Washington prepares for a summer without interns
Grayson Ross, a recent graduate of the University of Texas at Austin, planned to spend his last semester of college as hundreds of other aspiring policy aides do: walking through the halls of the Capitol building, answering constituent phone calls and observing the legislative process as an intern for a prominent Democratic senator.
The coronavirus pandemic changed all of those plans.
Ross’s internship essentially ended the day the first case of the novel coronavirus was detected on Capitol Hill, and by the next week he was back home to Texas.
As the federal government, think tanks and other organizations across Washington work to address the coronavirus pandemic, many of them will do so without the support of interns.
It’s still possible for House and Senate offices to hire interns for the summer, but it would be for telework and there are several hoops to jump through. As a result, a number of offices simply aren’t planning to use interns this summer.
And the issue goes well beyond Congress.
The executive branch, the Supreme Court and the private sector are also curtailing programs given safety concerns about spreading the virus. Washington, D.C., is still under a stay-at-home order, though Mayor Muriel Bowser has signaled the city could begin a slow reopening on Friday.
The Fund for American Studies (TFAS) is one of the dozens of summer programs in Washington that provides internship pairing services for students and housing. The program usually welcomes 350 students each summer, but as of this week only has about 200 enrolled for their now-virtual program.
Joseph Starrs, director of U.S. programs for TFAS, said the dip in enrollment comes as Capitol Hill and federal agencies have nearly completely abandoned their summer internship programs.
“Most students dream of coming to D.C. and being on Capitol Hill,” Starrs said. “But the big shiny, shiny object internships aren’t really there for the most part.”
A survey from the National Association of Colleges and Employers this month found that 22 percent of employers in the U.S. have canceled internship opportunities for the summer. The internships that are available in Washington are predominantly at nonprofits, media outlets or other private organizations, Starrs said.
Media outlets such as NPR and Slate have announced they’re canceling their internship programs. One of the city’s largest think tanks, the Brookings Institution, is hosting a remote internship program but did not respond to The Hill when asked how many students they are taking this year compared to last.
Some Congress-affiliated PACs, such as the Congressional Hispanic Caucus’s BOLD PAC, are still hosting remote internships.
And the National Association of Colleges and Employers survey did find that more employers are starting virtual internships. But Starrs said that hasn’t really happened to a great extent with congressional offices.
“Capitol Hill has probably been the biggest nut to crack we have so far,” Starrs said. “We haven’t had anybody in the offices agree to host any of our virtual interns, and that’s also true of most federal agencies that we normally deal with.”

* [Excerpted records]
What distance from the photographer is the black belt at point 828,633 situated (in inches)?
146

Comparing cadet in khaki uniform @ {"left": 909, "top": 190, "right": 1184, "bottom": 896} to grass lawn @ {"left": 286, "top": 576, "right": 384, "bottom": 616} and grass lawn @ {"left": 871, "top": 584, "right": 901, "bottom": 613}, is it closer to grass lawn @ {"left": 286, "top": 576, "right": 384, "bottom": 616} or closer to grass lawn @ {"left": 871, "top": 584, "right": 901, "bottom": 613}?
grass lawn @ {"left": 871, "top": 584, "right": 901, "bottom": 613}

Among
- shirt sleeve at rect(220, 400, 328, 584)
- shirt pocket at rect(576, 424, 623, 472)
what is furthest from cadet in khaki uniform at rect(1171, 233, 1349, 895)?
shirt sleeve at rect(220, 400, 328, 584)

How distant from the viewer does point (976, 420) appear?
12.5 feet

--

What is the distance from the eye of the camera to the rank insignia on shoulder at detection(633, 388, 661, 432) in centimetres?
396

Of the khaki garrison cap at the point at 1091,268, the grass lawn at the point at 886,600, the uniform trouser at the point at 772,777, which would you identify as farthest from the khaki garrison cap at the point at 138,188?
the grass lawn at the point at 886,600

* [Exercise directions]
Please print, word for word, the part of the Washington interns article starting at "A survey from" and ending at "compared to last.".

* [Answer to this task]
A survey from the National Association of Colleges and Employers this month found that 22 percent of employers in the U.S. have canceled internship opportunities for the summer. The internships that are available in Washington are predominantly at nonprofits, media outlets or other private organizations, Starrs said.
Media outlets such as NPR and Slate have announced they’re canceling their internship programs. One of the city’s largest think tanks, the Brookings Institution, is hosting a remote internship program but did not respond to The Hill when asked how many students they are taking this year compared to last.